Cuando las cerezas dulces absorben más agua de la que puede almacenar su piel, esta se rompe al aumentar la presión, igual que un neumático. Sin embargo, no es tan sencillo, según un equipo de investigadores alemanes que deseaba entender por qué las cerezas se agrietan después de que llueva.

“Hay muchas razones por las que las cerezas pueden agrietarse, y es importante descubrir la causa correcta”, explica Moritz Knoche, profesor de horticultura y fitólogo de la Universidad de Hannover, en Alemania.

Knoche, junto con Martin Brüggenwirth, un estudiante de doctorado de la Universidad de Hannover, ha evaluado distintas variedades de cerezas para comprobar lo susceptibles que son al agrietamiento.

Knoche y Brüggenwirth han estudiado las diferencias entre la Regina, una variedad de cereza que es menos susceptible a agrietarse, y la Burlat, una variedad más vulnerable. Lo que han descubierto es que el agrietamiento es el resultado final de varios “acontecimientos”, no solo de uno.

Knoche afirma que las cerezas crecen de forma irregular entre la cutícula y la fruta a partir del cambio de color, de forma parecida a como se hincha un globo.

“Durante la tercera etapa (a partir del cambio de color), una cantidad constante de cutícula se distribuye por una superficie cada vez más grande, lo que significa que la cutícula de la fruta se tensa”, explica. “En comparación con otras frutas, la tensión en el caso de las cerezas es extrema, la peor de todas las que conocemos”.

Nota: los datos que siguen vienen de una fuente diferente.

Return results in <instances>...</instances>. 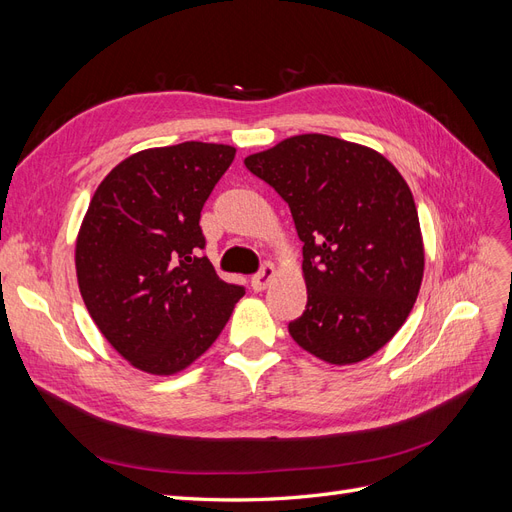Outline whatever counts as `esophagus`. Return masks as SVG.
<instances>
[{"label":"esophagus","instance_id":"1","mask_svg":"<svg viewBox=\"0 0 512 512\" xmlns=\"http://www.w3.org/2000/svg\"><path fill=\"white\" fill-rule=\"evenodd\" d=\"M273 277H275V267L271 265V262H267V265L262 267V269L252 277V290H254V292H262V290H265V288L273 282Z\"/></svg>","mask_w":512,"mask_h":512}]
</instances>
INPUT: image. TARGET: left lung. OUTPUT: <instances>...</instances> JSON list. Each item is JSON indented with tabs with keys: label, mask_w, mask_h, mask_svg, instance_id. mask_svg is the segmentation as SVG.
Returning a JSON list of instances; mask_svg holds the SVG:
<instances>
[{
	"label": "left lung",
	"mask_w": 512,
	"mask_h": 512,
	"mask_svg": "<svg viewBox=\"0 0 512 512\" xmlns=\"http://www.w3.org/2000/svg\"><path fill=\"white\" fill-rule=\"evenodd\" d=\"M292 213L303 241L307 305L294 342L329 365H354L406 322L425 271L414 196L376 149L327 134L284 138L247 156Z\"/></svg>",
	"instance_id": "obj_1"
}]
</instances>
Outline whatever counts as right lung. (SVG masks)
Instances as JSON below:
<instances>
[{
  "label": "right lung",
  "instance_id": "1",
  "mask_svg": "<svg viewBox=\"0 0 512 512\" xmlns=\"http://www.w3.org/2000/svg\"><path fill=\"white\" fill-rule=\"evenodd\" d=\"M235 153L200 141L143 149L91 196L74 247L81 297L106 342L145 374L190 367L245 294L198 256L200 211Z\"/></svg>",
  "mask_w": 512,
  "mask_h": 512
}]
</instances>
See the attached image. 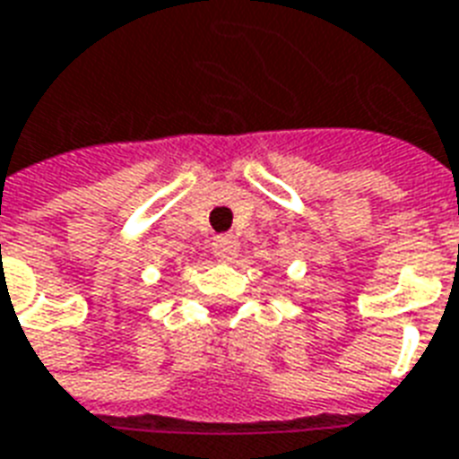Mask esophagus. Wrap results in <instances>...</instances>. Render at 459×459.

Este efecto de abombamiento se agrava debido a lo delgada que es la cutícula de las cerezas dulces, con un grosor de aproximadamente 1 micrómetro, es decir, 1.000 veces más delgada que un milímetro.

“Normalmente, la cutícula de los frutos es más gruesa que la de las hojas. Además, la cutícula de las cerezas está sometida a una tensión increíble”, continúa. “Al pelar las frutas –tenemos procesos para hacerlo con mucho cuidado–, su superficie se reduce a la mitad o más. Es como llevar ropa diez tallas más pequeña”.

Knoche explica que esta delgada cutícula se agrieta a nivel microscópico al exponerse al vapor de agua (humedad relativa alta) o a un líquido. Estas grietas, que no se pueden detectar a primera vista, suponen un defecto en lo que debería ser una barrera protectora, lo que perjudica a la calidad de la fruta.